[[ Material for the task open ]]

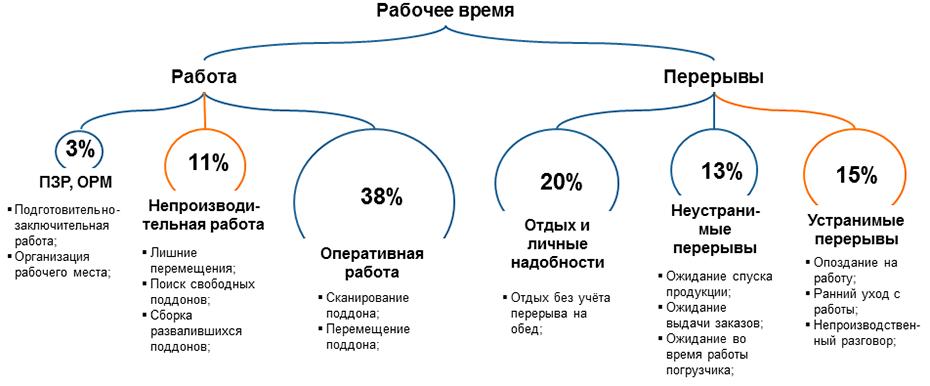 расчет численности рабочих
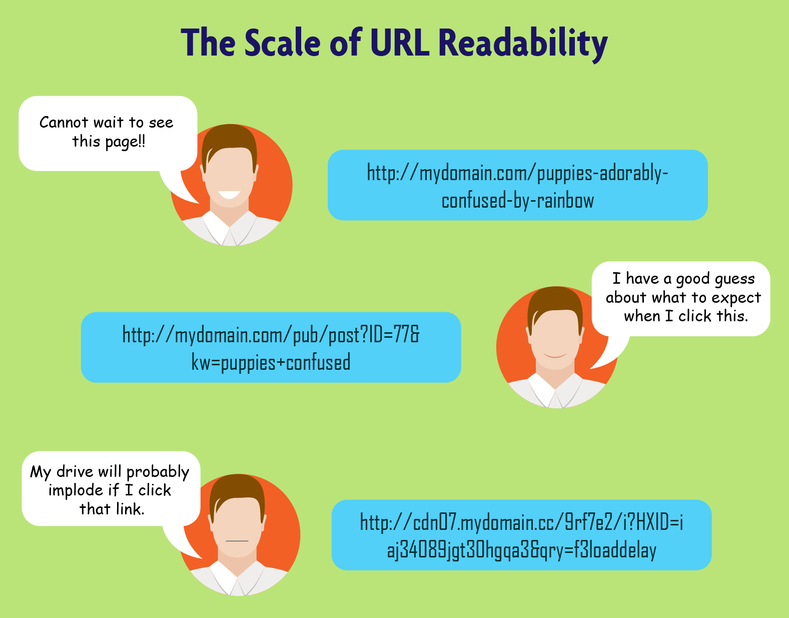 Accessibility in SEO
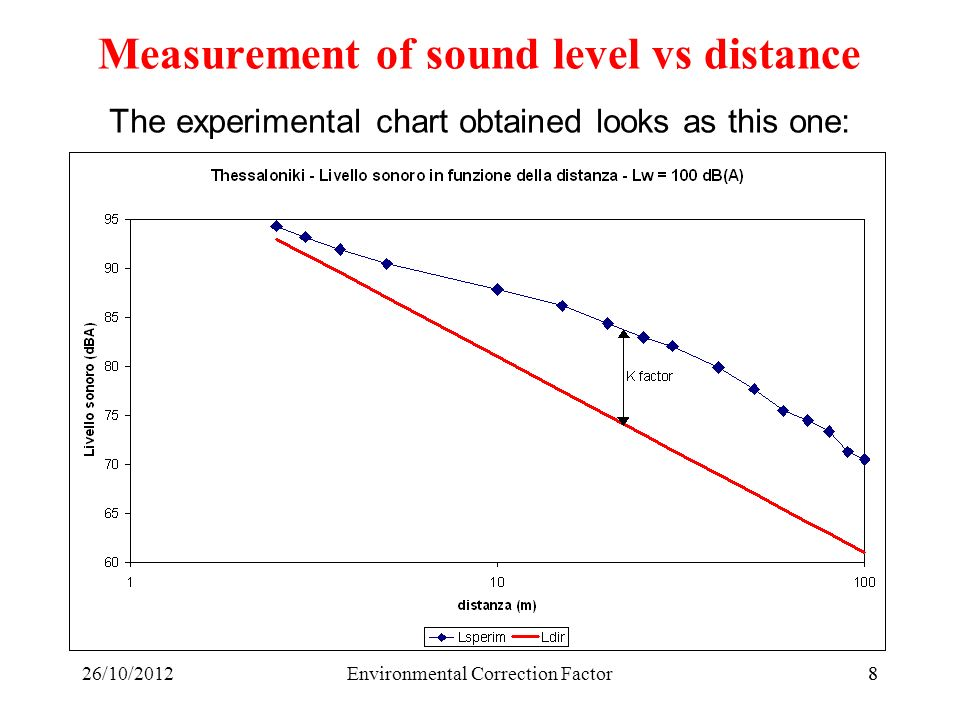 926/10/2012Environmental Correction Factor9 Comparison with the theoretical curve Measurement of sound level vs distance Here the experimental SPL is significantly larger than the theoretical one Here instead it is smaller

[[ Material for the task closed ]]
[[ Material for the task open ]]

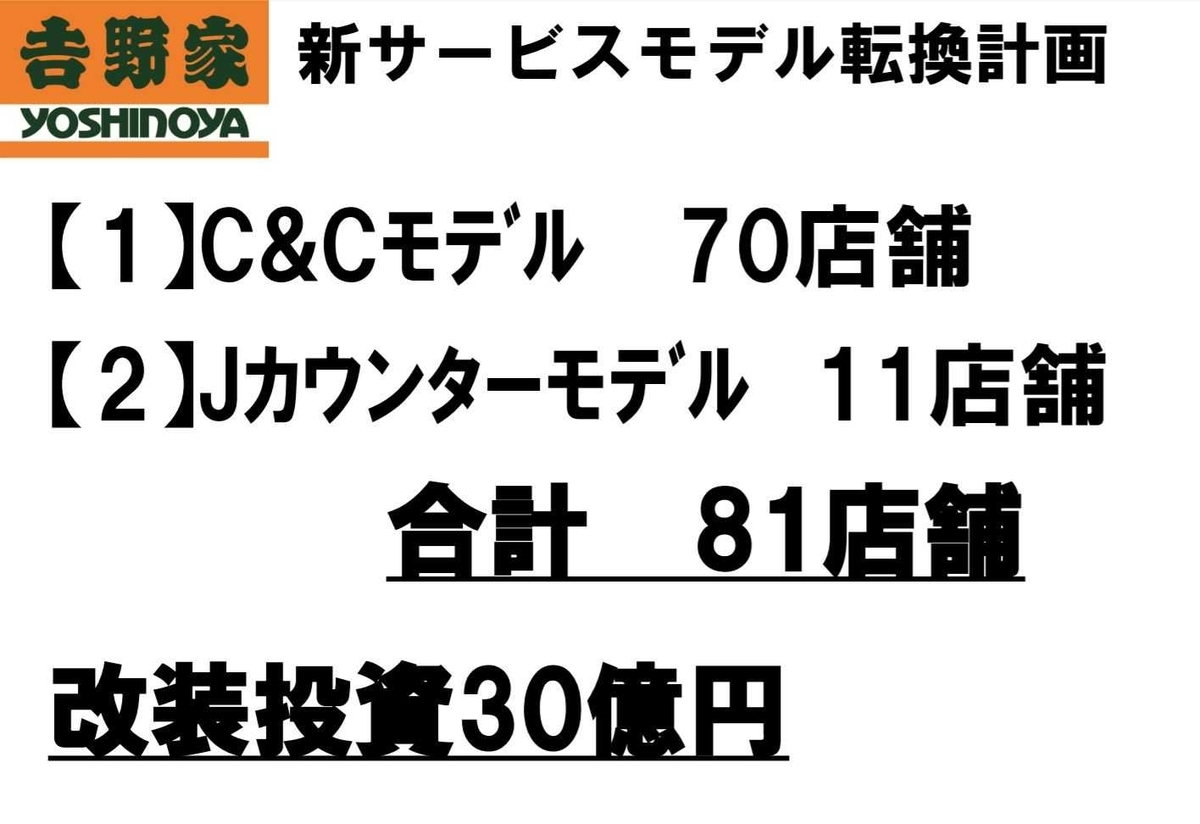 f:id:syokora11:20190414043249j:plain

[[ Material for the task closed ]]

> _Work task_
From the entries above, copy exactly the lines starting at the one with "расчет численности рабочих" and stopping at the one with "926/10/2012Environmental Correction Factor9", keeping both ends. Drop the pictures.

> _Response area_
 расчет численности рабочих
 Accessibility in SEO
 926/10/2012Environmental Correction Factor9 Comparison with the theoretical curve Measurement of sound level vs distance Here the experimental SPL is significantly larger than the theoretical one Here instead it is smaller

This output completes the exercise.